Wrapper Classes, Autoboxing & Packages
Wrapper classes let primitive numbers act like objects, and packages plus access modifiers keep big projects tidy and safe.
What you will learn
- Use wrapper classes and let autoboxing convert for you
- Organise code into packages
- Choose the right access modifier for fields and methods
Two kinds of value in Java
Java has two families of types. Primitives like int, double and boolean are the plain, lightweight values you have used since the start — they just hold a number or a true/false. Objects are richer things built from classes (like String or Dog) that can carry methods.
Sometimes you need a primitive to behave like an object — most importantly because collections such as ArrayList can only hold objects, never raw primitives. For each primitive, Java provides a matching wrapper class: a tiny object that wraps one primitive value.
| Primitive | Wrapper class |
|---|---|
int | Integer |
double | Double |
boolean | Boolean |
char | Character |
long | Long |
Autoboxing: Java converts for you
Autoboxing is Java automatically turning a primitive into its wrapper object when needed; unboxing is the reverse, turning a wrapper back into a primitive. You rarely write the conversion yourself — Java does it silently. Here is an ArrayList holding numbers, which only works because each int is autoboxed into an Integer.

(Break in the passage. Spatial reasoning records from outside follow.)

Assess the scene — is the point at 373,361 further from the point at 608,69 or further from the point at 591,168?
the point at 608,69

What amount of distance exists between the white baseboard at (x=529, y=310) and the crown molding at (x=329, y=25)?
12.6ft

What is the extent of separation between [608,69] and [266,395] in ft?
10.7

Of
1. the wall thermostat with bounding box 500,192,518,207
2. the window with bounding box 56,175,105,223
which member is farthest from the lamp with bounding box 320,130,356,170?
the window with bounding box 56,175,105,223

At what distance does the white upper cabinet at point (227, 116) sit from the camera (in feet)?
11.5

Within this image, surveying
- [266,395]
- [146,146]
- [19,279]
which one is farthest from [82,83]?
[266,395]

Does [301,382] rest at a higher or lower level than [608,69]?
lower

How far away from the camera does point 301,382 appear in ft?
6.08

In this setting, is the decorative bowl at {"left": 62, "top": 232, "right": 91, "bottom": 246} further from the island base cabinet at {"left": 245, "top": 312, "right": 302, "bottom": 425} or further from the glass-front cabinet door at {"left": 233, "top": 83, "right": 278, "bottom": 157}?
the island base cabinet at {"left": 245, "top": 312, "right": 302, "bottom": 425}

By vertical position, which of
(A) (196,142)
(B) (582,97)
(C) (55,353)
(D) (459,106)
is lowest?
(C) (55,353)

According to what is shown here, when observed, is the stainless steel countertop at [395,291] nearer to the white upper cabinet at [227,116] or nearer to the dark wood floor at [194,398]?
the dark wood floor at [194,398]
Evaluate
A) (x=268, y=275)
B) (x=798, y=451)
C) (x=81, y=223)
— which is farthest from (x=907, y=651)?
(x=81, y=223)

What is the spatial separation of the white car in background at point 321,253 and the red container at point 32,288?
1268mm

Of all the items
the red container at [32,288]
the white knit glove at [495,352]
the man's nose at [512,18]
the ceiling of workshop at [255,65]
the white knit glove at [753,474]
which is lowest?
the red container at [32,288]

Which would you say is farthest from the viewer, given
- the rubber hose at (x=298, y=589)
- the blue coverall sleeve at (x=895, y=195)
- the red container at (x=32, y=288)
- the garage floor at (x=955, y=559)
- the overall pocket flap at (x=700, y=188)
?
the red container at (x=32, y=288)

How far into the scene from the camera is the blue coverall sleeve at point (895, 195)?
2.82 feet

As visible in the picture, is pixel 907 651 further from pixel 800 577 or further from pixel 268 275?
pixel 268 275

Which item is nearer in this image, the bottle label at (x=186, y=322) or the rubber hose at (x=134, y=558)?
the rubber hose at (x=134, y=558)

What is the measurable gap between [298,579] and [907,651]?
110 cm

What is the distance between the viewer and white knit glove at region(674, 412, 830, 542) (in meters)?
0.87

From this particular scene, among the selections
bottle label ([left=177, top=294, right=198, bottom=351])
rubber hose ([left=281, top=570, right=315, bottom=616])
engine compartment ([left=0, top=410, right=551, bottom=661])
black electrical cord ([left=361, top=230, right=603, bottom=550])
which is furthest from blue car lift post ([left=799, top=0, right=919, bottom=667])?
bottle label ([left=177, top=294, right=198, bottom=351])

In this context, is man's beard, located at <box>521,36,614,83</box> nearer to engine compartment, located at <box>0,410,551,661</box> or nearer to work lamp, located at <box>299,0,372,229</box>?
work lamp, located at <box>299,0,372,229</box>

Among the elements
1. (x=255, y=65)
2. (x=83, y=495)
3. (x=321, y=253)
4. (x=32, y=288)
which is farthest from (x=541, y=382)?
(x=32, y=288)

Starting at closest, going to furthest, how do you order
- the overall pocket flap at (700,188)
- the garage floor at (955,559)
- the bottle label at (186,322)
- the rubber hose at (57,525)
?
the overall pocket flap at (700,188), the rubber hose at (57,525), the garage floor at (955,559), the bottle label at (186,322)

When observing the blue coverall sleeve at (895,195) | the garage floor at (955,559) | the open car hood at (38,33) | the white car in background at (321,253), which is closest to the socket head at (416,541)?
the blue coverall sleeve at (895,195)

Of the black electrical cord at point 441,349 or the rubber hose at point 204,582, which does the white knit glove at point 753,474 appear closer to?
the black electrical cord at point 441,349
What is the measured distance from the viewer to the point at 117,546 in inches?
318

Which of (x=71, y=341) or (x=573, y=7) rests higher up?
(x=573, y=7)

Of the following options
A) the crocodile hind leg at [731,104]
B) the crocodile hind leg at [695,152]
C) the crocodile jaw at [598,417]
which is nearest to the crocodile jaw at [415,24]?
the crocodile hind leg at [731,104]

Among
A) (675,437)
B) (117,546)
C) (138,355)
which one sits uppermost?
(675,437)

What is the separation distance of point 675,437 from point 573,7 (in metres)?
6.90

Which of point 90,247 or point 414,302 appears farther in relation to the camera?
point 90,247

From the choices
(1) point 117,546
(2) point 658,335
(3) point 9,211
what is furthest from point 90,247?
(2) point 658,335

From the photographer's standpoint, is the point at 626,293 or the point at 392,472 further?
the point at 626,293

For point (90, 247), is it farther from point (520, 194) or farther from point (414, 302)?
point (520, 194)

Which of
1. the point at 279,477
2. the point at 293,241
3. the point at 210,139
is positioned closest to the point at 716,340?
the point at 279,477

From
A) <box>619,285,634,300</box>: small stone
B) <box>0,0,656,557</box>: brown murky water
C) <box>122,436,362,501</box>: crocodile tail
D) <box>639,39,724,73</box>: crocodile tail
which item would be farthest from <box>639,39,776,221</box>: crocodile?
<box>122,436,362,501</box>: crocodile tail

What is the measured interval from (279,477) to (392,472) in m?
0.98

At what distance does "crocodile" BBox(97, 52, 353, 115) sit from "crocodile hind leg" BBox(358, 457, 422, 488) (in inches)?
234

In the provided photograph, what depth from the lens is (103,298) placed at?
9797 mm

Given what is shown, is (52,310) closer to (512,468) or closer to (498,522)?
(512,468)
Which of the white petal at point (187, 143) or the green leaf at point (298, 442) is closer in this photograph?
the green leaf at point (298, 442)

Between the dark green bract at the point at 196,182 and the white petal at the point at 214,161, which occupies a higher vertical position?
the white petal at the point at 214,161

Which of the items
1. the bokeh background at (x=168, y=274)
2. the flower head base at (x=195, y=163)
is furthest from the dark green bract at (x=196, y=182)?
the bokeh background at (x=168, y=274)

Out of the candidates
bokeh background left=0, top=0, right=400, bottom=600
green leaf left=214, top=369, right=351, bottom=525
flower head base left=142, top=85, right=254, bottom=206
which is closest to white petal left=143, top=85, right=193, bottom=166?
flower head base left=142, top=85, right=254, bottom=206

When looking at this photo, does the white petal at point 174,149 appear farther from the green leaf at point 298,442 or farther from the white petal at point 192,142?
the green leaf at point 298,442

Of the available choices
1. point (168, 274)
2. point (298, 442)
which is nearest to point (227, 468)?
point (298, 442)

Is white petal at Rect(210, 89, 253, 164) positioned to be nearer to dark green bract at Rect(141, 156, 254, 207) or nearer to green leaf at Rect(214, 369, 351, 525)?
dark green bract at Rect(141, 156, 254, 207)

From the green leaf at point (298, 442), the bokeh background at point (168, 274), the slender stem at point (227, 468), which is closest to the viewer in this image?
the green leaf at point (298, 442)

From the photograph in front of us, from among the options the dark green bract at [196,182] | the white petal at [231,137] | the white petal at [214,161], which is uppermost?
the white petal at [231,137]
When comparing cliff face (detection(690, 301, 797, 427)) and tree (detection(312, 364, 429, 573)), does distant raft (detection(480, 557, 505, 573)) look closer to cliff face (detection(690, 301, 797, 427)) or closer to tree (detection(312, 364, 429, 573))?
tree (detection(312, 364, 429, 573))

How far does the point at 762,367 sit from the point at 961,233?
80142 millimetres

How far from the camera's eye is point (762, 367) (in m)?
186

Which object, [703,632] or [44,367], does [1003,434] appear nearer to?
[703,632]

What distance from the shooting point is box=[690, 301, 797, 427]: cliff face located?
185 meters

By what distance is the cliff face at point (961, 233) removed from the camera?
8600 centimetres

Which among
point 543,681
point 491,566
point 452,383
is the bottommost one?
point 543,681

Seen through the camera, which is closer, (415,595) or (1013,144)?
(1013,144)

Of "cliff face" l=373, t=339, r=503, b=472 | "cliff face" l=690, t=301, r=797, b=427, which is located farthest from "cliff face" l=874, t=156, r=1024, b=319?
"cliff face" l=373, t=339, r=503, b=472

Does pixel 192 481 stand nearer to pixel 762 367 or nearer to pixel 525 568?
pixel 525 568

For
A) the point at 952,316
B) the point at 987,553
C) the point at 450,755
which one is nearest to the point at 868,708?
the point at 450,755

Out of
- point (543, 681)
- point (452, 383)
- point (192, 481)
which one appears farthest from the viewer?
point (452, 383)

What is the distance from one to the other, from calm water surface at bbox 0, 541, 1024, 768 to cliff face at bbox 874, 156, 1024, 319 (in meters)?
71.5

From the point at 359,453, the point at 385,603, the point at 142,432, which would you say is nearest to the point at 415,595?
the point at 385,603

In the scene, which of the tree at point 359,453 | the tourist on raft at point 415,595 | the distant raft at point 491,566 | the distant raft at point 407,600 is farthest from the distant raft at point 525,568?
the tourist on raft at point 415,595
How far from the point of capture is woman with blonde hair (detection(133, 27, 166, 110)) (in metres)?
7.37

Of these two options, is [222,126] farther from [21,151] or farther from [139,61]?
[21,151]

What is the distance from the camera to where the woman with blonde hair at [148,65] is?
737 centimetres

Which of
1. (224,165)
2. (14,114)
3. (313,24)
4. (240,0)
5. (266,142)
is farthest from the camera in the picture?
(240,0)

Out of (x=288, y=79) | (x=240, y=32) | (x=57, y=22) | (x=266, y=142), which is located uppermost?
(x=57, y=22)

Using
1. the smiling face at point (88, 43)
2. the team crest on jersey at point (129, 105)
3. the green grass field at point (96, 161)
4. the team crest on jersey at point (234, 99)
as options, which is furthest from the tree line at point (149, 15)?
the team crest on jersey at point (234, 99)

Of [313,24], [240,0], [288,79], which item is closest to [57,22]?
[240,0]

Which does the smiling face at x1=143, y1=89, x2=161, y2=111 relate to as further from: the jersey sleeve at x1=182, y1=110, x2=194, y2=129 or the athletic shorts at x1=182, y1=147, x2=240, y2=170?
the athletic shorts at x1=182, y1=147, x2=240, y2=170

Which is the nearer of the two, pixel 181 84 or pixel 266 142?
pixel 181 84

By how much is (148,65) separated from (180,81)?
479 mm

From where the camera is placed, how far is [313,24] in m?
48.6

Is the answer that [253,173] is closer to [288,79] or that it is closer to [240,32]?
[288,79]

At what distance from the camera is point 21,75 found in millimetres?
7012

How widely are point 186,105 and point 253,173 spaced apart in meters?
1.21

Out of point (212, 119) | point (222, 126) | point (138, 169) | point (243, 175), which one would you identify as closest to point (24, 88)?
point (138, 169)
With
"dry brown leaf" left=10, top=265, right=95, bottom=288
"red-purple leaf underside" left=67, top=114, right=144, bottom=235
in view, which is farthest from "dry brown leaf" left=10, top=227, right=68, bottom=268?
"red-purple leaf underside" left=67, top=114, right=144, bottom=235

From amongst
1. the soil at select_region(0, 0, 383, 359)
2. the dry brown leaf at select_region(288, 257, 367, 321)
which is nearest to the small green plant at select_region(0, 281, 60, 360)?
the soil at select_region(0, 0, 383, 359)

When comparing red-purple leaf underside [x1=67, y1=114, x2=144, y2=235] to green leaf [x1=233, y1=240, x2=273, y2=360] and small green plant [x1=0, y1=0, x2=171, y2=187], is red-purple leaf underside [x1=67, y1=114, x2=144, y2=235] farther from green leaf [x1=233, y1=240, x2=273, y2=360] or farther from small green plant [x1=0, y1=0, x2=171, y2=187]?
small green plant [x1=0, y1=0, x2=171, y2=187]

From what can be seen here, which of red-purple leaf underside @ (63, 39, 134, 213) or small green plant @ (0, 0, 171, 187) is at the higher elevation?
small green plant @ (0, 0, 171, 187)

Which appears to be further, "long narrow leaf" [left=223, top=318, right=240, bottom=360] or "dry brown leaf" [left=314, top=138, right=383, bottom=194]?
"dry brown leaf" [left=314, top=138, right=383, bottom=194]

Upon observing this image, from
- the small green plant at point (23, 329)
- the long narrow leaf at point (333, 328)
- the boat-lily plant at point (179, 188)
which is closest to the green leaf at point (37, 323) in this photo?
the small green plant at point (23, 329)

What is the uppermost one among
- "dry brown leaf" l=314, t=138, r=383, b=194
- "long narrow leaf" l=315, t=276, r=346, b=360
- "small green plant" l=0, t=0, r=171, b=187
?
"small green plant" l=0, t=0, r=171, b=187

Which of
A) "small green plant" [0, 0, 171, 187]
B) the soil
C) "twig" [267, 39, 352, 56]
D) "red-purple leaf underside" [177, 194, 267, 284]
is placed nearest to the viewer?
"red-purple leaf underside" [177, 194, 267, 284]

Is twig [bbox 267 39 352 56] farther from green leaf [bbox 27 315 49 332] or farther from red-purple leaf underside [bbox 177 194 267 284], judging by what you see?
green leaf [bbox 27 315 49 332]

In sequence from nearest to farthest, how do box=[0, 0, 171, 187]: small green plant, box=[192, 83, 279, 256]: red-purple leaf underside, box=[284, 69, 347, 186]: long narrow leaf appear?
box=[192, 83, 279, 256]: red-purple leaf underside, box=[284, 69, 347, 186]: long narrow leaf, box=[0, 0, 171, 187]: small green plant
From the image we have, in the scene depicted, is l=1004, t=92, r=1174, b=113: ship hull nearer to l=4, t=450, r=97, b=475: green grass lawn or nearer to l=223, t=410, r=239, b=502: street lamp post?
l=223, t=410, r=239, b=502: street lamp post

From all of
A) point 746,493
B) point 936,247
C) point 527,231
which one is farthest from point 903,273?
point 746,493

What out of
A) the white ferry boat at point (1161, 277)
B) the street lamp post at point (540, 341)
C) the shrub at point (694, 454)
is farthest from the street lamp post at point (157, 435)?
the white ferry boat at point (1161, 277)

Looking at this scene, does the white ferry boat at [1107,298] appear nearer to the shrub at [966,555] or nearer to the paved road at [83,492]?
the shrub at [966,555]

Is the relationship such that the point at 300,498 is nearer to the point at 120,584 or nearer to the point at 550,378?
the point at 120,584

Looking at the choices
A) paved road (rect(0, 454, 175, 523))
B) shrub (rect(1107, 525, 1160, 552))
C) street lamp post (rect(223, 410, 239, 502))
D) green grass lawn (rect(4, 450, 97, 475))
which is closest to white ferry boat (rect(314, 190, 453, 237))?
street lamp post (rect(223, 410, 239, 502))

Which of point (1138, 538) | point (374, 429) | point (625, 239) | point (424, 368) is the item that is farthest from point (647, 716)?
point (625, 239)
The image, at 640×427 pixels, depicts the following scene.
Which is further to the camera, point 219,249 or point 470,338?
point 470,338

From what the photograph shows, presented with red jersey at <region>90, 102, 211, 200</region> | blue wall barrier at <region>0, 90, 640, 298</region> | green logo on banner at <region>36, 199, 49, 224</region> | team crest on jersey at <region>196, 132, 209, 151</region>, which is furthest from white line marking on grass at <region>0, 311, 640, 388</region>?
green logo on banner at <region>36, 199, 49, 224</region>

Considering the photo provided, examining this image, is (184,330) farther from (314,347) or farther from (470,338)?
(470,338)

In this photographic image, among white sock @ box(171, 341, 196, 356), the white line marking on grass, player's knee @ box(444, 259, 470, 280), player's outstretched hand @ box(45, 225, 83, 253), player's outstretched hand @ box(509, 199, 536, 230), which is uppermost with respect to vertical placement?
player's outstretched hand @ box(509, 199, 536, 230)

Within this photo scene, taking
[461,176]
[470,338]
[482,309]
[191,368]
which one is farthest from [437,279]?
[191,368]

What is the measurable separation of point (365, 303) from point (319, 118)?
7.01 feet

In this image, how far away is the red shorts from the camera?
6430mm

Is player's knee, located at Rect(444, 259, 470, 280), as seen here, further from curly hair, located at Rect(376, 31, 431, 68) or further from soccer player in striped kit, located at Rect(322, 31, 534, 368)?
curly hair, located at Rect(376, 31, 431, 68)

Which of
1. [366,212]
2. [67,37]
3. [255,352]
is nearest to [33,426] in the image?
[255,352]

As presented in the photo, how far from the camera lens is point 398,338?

import java.util.ArrayList;
public class Main {
public static void main(String[] args) {
ArrayList<Integer> scores = new ArrayList<>();
scores.add(80); // autoboxing: int 80 becomes Integer
scores.add(95);
scores.add(60);
int first = scores.get(0); // unboxing: Integer becomes int
int total = 0;
for (int s : scores) { // each Integer unboxed to int
total = total + s;
}
System.out.println("First score: " + first);
System.out.println("Total: " + total);
}
}Note: Output:
First score: 80
Total: 235
We wrote plain numbers like 80, but the list stores Integer objects — Java autoboxed each one for us. When we read them back with get(0) or in the loop, Java unboxed them into plain int values so the maths works. You almost never see the conversion; it just happens.
Wrapper classes also carry handy helper methods. A very common one converts text into a number — exactly what you need after reading a line from a file or the web:
String typed = "42";
int n = Integer.parseInt(typed); // text to int
double d = Double.parseDouble("3.14");
System.out.println(n + 8);
System.out.println(d);Note: Output:
50
3.14
Integer.parseInt("42") read the text "42" and gave back the number 42, so n + 8 is 50. Double.parseDouble does the same for decimals. These parse... methods live on the wrapper classes and are how you convert user input or file text into real numbers.
Watch out: A wrapper can be null (it is an object), but a primitive cannot. If you unbox a null Integer into an int, Java throws a NullPointerException at runtime. Prefer plain primitives unless you specifically need an object (for a collection) or the possible absence of a value.
Packages: folders for your classes
A real project has dozens of classes. A package is a named group of related classes — think of it as a folder that also prevents name clashes (two classes can both be called Account if they live in different packages). You declare the package on the very first line of a file.
package com.codingclave.bank;
public class Account {
// ... fields and methods ...
}Note: Output:
(No output — this is structure, not behaviour. The line package com.codingclave.bank; says this Account belongs to that package, and the file lives in folders com/codingclave/bank/ to match. The usual naming is your reversed web address, lowercase.)
To use a class from another package, you import it at the top — exactly as you already did with import java.util.Scanner;. The Scanner you have used all along lives in the java.util package; importing is just borrowing a class from another package by its full name once, so you can use its short name afterwards.
Access modifiers: who is allowed in
An access modifier controls which code can see a field, method or class. You met private and public in encapsulation. Here is the full set, from most open to most closed:
| Modifier | Who can access it |
|---|---|
public | Any code, anywhere |
protected | The same package, plus subclasses (even in other packages) |
| (none — called default) | Only code in the same package |
private | Only inside the same class |
The guiding rule is least access: make everything as closed as it can be, and only open it up when something outside genuinely needs it. Fields are usually private; the methods other classes must call are public.
Tip: When you write no modifier at all, you get default (also called package-private) access — visible only within the same package. It is easy to forget this exists, but it is a sensible middle ground for helper classes that should not leak outside their package.
Q. Why can an ArrayList<Integer> store numbers even though a list cannot hold primitives?
int into an Integer object when you add it, and unboxes it back to an int when you read it.✍️ Practice
- Make an
ArrayList<Double>of three prices, add them up in a loop, and print the total — letting autoboxing do the conversions. - Use
Integer.parseIntto turn the Strings "10", "20" and "30" into numbers and print their sum.
🏠 Homework
- Write a short note explaining, in your own words, the four access levels (public, protected, default, private) and give one realistic example of when you would use each in a small project.